### Set problem:
Could you copy out every line of the listing below word for word, leaving out the pictures?
'''
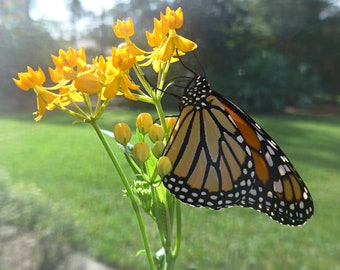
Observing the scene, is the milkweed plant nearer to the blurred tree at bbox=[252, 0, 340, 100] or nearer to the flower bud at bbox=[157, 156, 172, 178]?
the flower bud at bbox=[157, 156, 172, 178]

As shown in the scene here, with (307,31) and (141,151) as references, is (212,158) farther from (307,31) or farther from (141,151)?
(307,31)

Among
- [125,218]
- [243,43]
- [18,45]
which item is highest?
[243,43]

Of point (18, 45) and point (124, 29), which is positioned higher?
point (124, 29)

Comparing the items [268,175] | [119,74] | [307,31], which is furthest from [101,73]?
[307,31]

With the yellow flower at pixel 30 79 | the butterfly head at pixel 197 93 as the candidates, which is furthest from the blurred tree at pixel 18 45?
the yellow flower at pixel 30 79

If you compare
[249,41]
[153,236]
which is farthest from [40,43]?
[153,236]

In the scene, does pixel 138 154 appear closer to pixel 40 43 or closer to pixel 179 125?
pixel 179 125

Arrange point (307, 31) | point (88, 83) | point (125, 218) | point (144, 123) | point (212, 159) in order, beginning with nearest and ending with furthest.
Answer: point (88, 83) → point (144, 123) → point (212, 159) → point (125, 218) → point (307, 31)
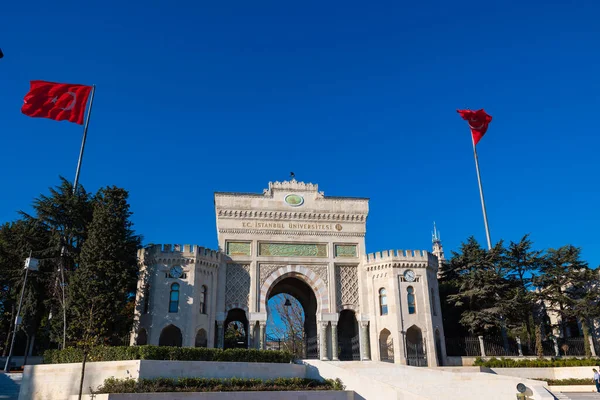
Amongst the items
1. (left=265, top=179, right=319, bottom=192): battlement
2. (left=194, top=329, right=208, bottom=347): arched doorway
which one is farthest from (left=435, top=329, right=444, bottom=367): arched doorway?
(left=194, top=329, right=208, bottom=347): arched doorway

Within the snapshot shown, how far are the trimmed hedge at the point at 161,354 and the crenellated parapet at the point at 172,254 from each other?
278 inches

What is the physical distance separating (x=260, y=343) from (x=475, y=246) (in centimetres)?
1541

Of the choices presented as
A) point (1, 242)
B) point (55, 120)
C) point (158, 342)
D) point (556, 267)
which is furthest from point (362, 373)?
point (1, 242)

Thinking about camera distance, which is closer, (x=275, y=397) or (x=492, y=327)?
(x=275, y=397)

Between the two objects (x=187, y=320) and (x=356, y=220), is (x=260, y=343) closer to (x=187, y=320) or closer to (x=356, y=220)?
(x=187, y=320)

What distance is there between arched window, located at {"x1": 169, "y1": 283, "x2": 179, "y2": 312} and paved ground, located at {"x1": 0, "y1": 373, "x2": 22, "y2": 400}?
7.68 metres

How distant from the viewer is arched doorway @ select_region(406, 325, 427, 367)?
2730 cm

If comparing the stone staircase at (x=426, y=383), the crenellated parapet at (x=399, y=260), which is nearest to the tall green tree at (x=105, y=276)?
the stone staircase at (x=426, y=383)

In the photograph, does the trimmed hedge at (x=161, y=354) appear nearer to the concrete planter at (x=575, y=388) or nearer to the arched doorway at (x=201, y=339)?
the arched doorway at (x=201, y=339)

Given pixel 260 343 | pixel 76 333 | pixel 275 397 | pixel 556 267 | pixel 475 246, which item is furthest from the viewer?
pixel 475 246

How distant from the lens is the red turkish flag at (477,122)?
117 ft

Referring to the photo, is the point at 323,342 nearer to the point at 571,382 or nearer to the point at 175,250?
the point at 175,250

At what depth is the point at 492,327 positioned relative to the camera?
97.4ft

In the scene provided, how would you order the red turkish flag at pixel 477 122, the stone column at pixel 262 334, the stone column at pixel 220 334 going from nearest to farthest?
the stone column at pixel 220 334 < the stone column at pixel 262 334 < the red turkish flag at pixel 477 122
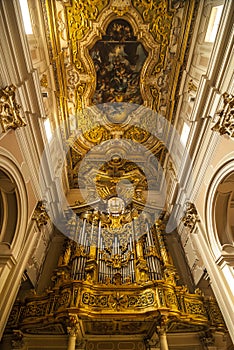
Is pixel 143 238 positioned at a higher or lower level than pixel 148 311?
higher

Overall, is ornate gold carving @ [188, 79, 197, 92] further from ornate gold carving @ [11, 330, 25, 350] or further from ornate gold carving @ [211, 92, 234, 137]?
ornate gold carving @ [11, 330, 25, 350]

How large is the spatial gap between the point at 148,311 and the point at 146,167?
6534 mm

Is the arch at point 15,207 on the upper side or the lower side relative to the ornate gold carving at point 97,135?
lower

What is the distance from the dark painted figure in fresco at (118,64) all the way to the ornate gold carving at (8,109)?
4535 millimetres

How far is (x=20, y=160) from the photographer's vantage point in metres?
5.91

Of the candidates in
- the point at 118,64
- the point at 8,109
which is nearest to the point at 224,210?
the point at 8,109

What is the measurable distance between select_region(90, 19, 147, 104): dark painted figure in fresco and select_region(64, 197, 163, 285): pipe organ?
15.3ft

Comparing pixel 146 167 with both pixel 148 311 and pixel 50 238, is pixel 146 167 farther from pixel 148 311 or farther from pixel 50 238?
pixel 148 311

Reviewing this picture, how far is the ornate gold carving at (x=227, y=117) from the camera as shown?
503 centimetres

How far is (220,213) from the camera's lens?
6445 millimetres

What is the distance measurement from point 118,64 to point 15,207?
6.18 m

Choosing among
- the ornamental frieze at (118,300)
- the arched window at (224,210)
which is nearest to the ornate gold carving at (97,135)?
the arched window at (224,210)

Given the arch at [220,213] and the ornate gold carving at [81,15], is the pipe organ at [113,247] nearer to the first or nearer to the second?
the arch at [220,213]

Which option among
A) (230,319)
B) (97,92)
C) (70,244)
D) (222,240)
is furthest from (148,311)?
(97,92)
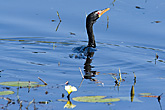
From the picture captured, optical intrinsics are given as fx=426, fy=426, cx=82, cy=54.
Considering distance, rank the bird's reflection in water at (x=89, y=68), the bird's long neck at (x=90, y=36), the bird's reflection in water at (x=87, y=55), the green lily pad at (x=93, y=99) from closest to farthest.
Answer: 1. the green lily pad at (x=93, y=99)
2. the bird's reflection in water at (x=89, y=68)
3. the bird's reflection in water at (x=87, y=55)
4. the bird's long neck at (x=90, y=36)

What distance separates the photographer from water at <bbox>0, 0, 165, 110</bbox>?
7641 mm

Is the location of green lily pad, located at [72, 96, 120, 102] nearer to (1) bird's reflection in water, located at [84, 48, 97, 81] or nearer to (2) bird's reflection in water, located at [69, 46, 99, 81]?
(1) bird's reflection in water, located at [84, 48, 97, 81]

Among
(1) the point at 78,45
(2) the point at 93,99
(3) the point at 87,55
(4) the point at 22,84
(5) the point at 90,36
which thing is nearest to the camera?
(2) the point at 93,99

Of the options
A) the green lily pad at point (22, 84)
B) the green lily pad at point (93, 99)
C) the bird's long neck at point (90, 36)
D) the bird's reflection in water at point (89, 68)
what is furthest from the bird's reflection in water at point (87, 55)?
the green lily pad at point (93, 99)

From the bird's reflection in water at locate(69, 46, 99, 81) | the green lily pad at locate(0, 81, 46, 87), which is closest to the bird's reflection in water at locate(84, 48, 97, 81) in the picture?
the bird's reflection in water at locate(69, 46, 99, 81)

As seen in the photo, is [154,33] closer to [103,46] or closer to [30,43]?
[103,46]

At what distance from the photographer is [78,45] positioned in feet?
39.0

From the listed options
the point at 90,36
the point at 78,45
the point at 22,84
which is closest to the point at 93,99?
the point at 22,84

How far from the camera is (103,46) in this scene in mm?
11789

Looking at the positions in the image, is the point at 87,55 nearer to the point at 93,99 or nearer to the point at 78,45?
the point at 78,45

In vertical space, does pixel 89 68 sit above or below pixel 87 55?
below

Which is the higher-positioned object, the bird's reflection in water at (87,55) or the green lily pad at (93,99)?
the bird's reflection in water at (87,55)

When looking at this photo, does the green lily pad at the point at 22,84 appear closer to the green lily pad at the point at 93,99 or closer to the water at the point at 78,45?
the water at the point at 78,45

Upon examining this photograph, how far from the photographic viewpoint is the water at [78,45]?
7.64 meters
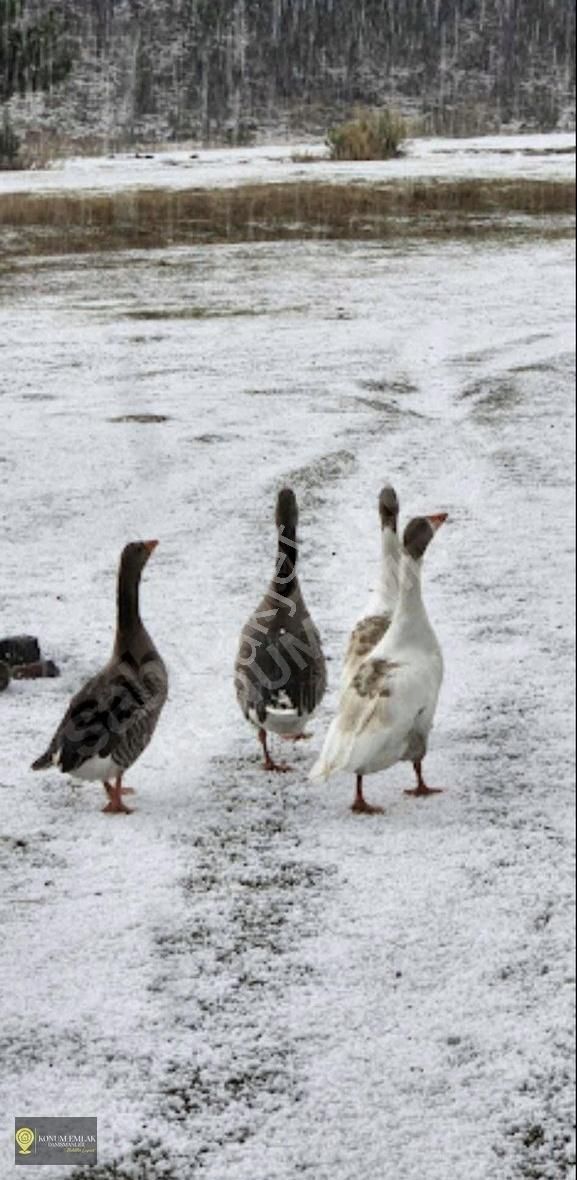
'''
### Problem solution:
Observing the scene, is the milkweed plant nearer to the blurred tree at bbox=[252, 0, 340, 100] or nearer to the flower bud at bbox=[157, 156, 172, 178]?
the flower bud at bbox=[157, 156, 172, 178]

As shown in the scene here, with (307,31) and (141,151) as references, is (212,158) farther from (307,31) or farther from (141,151)?
(307,31)

Among
- [125,218]
- [243,43]
- [18,45]
which item is highest?
[243,43]

Of point (18, 45) and point (124, 29), which is positioned higher?
point (124, 29)

Comparing the items [268,175] | [119,74] | [307,31], which is furthest from [101,73]?
[307,31]

With the yellow flower at pixel 30 79 | the butterfly head at pixel 197 93 as the candidates, which is furthest from the blurred tree at pixel 18 45?
the yellow flower at pixel 30 79

If you compare
[249,41]
[153,236]
which is farthest from [40,43]?
[153,236]

In the scene, does pixel 138 154 appear closer to pixel 40 43 or closer to pixel 179 125?
pixel 179 125

Arrange point (307, 31) | point (88, 83) | point (125, 218) | point (144, 123) | point (212, 159) in order, beginning with nearest and ending with furthest.
Answer: point (88, 83) → point (144, 123) → point (212, 159) → point (125, 218) → point (307, 31)
Amongst the items
1. (left=265, top=179, right=319, bottom=192): battlement
2. (left=194, top=329, right=208, bottom=347): arched doorway
which one is farthest from (left=435, top=329, right=444, bottom=367): arched doorway?
(left=194, top=329, right=208, bottom=347): arched doorway

Within the snapshot shown, how far are the trimmed hedge at the point at 161,354 and the crenellated parapet at the point at 172,254 from each other?
278 inches

What is the physical distance separating (x=260, y=343) from (x=475, y=246) (in centimetres)?
1541

Of the choices presented as
A) point (1, 242)
B) point (55, 120)
C) point (158, 342)
D) point (556, 267)
which is furthest from point (362, 373)?
point (1, 242)

Thinking about camera distance, which is closer, (x=275, y=397) or (x=492, y=327)?
(x=275, y=397)

Between the two objects (x=187, y=320) and (x=356, y=220), is (x=260, y=343) closer to (x=187, y=320) or closer to (x=356, y=220)?
(x=187, y=320)

What distance is there between arched window, located at {"x1": 169, "y1": 283, "x2": 179, "y2": 312} and paved ground, located at {"x1": 0, "y1": 373, "x2": 22, "y2": 400}?
7.68 metres

How distant from the viewer is arched doorway @ select_region(406, 325, 427, 367)?
2730 cm

If comparing the stone staircase at (x=426, y=383), the crenellated parapet at (x=399, y=260), which is nearest to the tall green tree at (x=105, y=276)?
the stone staircase at (x=426, y=383)

In the photograph, does the trimmed hedge at (x=161, y=354) appear nearer to the concrete planter at (x=575, y=388) or nearer to the arched doorway at (x=201, y=339)?
the arched doorway at (x=201, y=339)

Given pixel 260 343 | pixel 76 333 | pixel 275 397 | pixel 556 267 | pixel 475 246, which item is furthest from the viewer?
pixel 475 246

How distant from the lens is the red turkish flag at (477,122)?
117 ft

Referring to the photo, is the point at 323,342 nearer to the point at 571,382 or nearer to the point at 175,250?
the point at 175,250

At what depth is the point at 492,327 positioned relative to the camera?
97.4ft

In the scene provided, how would you order the red turkish flag at pixel 477 122, the stone column at pixel 262 334, the stone column at pixel 220 334 going from nearest to farthest?
the stone column at pixel 220 334 < the stone column at pixel 262 334 < the red turkish flag at pixel 477 122
Is pixel 143 238 positioned at a higher or lower level than pixel 148 311?
higher

Overall, is ornate gold carving @ [188, 79, 197, 92] further from ornate gold carving @ [11, 330, 25, 350] or further from ornate gold carving @ [211, 92, 234, 137]?
ornate gold carving @ [11, 330, 25, 350]

How large is the spatial gap between the point at 148,311 and the point at 146,167?
6534 mm

Is the arch at point 15,207 on the upper side or the lower side relative to the ornate gold carving at point 97,135?
lower

What is the distance from the dark painted figure in fresco at (118,64) all the way to the ornate gold carving at (8,109)?
4535 millimetres

How far is (x=20, y=160) from the photographer's vantage point in metres?
5.91

Of the candidates in
- the point at 118,64
- the point at 8,109
which is nearest to the point at 224,210?
the point at 8,109

What is the measurable distance between select_region(90, 19, 147, 104): dark painted figure in fresco and select_region(64, 197, 163, 285): pipe organ?
15.3ft

Comparing pixel 146 167 with both pixel 148 311 and pixel 50 238, is pixel 146 167 farther from pixel 148 311 or farther from pixel 50 238?
pixel 148 311

Reviewing this picture, how far is the ornate gold carving at (x=227, y=117) from the camera as shown?
503 centimetres

How far is (220,213) from the camera's lens?
6445 millimetres

What is the distance measurement from point 118,64 to point 15,207?
6.18 m

Choosing among
- the ornamental frieze at (118,300)
- the arched window at (224,210)
which is nearest to the ornate gold carving at (97,135)?
the arched window at (224,210)

Given the arch at [220,213] and the ornate gold carving at [81,15], is the pipe organ at [113,247] nearer to the first or nearer to the second?
the arch at [220,213]

Which option among
A) (230,319)
B) (97,92)
C) (70,244)
D) (222,240)
is furthest from (148,311)?
(97,92)
From the picture captured, optical intrinsics are given as fx=426, fy=426, cx=82, cy=54.
Considering distance, rank the bird's reflection in water at (x=89, y=68), the bird's long neck at (x=90, y=36), the bird's reflection in water at (x=87, y=55), the green lily pad at (x=93, y=99) from closest to farthest.
Answer: 1. the green lily pad at (x=93, y=99)
2. the bird's reflection in water at (x=89, y=68)
3. the bird's reflection in water at (x=87, y=55)
4. the bird's long neck at (x=90, y=36)

What distance separates the photographer from water at <bbox>0, 0, 165, 110</bbox>?
7641 mm

Is the location of green lily pad, located at [72, 96, 120, 102] nearer to (1) bird's reflection in water, located at [84, 48, 97, 81] or nearer to (2) bird's reflection in water, located at [69, 46, 99, 81]?
(1) bird's reflection in water, located at [84, 48, 97, 81]

Among
(1) the point at 78,45
(2) the point at 93,99
(3) the point at 87,55
(4) the point at 22,84
(5) the point at 90,36
which thing is nearest to the camera?
(2) the point at 93,99

Of the options
A) the green lily pad at point (22, 84)
B) the green lily pad at point (93, 99)
C) the bird's long neck at point (90, 36)
D) the bird's reflection in water at point (89, 68)
what is furthest from the bird's reflection in water at point (87, 55)?
the green lily pad at point (93, 99)

From the bird's reflection in water at locate(69, 46, 99, 81) | the green lily pad at locate(0, 81, 46, 87), which is closest to the bird's reflection in water at locate(84, 48, 97, 81) in the picture?
the bird's reflection in water at locate(69, 46, 99, 81)

As seen in the photo, is [154,33] closer to [103,46] or closer to [30,43]?
[103,46]

At what distance from the photographer is [78,45] positioned in feet?
39.0

From the listed options
the point at 90,36
the point at 78,45
the point at 22,84
which is closest to the point at 93,99?
the point at 22,84

How far from the camera is (103,46) in this scene in mm?
11789

Looking at the positions in the image, is the point at 87,55 nearer to the point at 93,99 or nearer to the point at 78,45?
the point at 78,45

In vertical space, does pixel 89 68 sit above or below pixel 87 55?
below

Which is the higher-positioned object, the bird's reflection in water at (87,55) or the green lily pad at (93,99)?
the bird's reflection in water at (87,55)

When looking at this photo, does the green lily pad at the point at 22,84 appear closer to the green lily pad at the point at 93,99 or closer to the water at the point at 78,45?
the water at the point at 78,45

Upon examining this photograph, how far from the photographic viewpoint is the water at [78,45]?
7.64 meters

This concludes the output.